- 2 packages (8 ounces each) cream cheese, softened
- 3/4 cup sugar
- 1 can (15 ounces) solid-pack pumpkin
- 2 tablespoons ground cinnamon
- 2 teaspoons ground nutmeg
- 1/2 teaspoon ground cloves
- 2 teaspoons vanilla extract
- 1 carton (16 ounces) frozen whipped topping, thawed
- 1 package (11.3 ounces) toffee shortbread cookies, broken into pieces
- 1 package (5-1/4 ounces) thin ginger cookies, coarsely crushed
- 1/2 cup plus 2 tablespoons hot caramel ice cream topping, divided
- 1 cup milk chocolate English toffee bits, divided
- Beat cream cheese and sugar until blended; beat in pumpkin and spices and set aside. In another bowl, stir vanilla into whipped topping.

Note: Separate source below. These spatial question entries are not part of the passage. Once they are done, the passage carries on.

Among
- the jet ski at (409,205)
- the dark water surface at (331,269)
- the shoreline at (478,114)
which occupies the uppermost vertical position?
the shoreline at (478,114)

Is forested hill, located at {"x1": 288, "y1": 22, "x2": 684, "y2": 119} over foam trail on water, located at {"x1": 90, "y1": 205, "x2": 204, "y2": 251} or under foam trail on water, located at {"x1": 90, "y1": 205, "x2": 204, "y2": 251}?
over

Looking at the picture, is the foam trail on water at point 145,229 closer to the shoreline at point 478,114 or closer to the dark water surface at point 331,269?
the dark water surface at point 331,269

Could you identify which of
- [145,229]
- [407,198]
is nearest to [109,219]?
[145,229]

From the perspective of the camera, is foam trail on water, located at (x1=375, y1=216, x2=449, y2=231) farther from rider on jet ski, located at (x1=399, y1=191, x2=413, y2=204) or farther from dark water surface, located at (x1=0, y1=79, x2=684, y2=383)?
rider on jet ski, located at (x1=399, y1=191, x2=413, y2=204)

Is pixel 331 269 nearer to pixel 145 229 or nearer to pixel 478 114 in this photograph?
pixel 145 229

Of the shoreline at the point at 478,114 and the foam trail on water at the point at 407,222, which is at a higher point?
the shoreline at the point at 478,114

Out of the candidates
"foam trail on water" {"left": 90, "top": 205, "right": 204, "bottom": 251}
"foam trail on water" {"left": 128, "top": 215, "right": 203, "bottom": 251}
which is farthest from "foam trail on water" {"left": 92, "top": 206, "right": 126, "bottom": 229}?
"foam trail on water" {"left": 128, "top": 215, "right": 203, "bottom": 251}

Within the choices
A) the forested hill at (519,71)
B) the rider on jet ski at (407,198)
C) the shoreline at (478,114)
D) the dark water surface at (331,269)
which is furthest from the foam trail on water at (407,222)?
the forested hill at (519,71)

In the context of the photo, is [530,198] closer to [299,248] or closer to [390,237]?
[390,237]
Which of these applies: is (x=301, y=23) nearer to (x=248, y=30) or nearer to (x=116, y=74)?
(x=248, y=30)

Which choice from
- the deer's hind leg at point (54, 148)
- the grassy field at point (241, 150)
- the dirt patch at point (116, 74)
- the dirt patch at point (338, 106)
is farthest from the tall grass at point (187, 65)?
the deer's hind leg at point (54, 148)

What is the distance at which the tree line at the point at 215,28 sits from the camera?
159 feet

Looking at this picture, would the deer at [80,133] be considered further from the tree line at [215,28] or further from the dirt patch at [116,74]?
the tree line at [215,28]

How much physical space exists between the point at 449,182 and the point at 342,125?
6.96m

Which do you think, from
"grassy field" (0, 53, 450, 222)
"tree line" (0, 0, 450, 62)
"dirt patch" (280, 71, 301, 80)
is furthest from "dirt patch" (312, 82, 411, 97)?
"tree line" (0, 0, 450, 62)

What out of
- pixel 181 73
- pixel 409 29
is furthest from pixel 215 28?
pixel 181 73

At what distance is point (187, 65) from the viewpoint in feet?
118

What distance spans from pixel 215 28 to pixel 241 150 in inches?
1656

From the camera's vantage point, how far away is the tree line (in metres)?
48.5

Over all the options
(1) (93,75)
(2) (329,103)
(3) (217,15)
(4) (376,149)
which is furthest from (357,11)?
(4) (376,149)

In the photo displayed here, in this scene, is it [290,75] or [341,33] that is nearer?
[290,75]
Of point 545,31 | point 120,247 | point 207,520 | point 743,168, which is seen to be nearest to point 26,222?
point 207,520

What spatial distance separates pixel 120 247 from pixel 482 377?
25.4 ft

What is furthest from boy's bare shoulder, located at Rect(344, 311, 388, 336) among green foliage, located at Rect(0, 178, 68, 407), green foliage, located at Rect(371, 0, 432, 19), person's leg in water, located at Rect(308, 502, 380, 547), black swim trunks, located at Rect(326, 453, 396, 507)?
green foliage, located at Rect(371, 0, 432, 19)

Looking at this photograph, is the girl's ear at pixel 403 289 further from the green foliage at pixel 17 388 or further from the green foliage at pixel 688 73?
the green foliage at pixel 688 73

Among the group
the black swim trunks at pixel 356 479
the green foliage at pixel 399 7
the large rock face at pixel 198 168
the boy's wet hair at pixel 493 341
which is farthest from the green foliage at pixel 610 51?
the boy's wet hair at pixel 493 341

- In a 4-qt. glass bowl, layer half of each of the following: shortbread cookies, pumpkin mixture and ginger cookies. Drizzle with 1/4 cup caramel topping; top with half of the whipped topping and 3/4 cup toffee bits. Repeat layers, using remaining toffee bits. Drizzle with remaining caramel topping. Refrigerate until serving. Yield: 14 servings.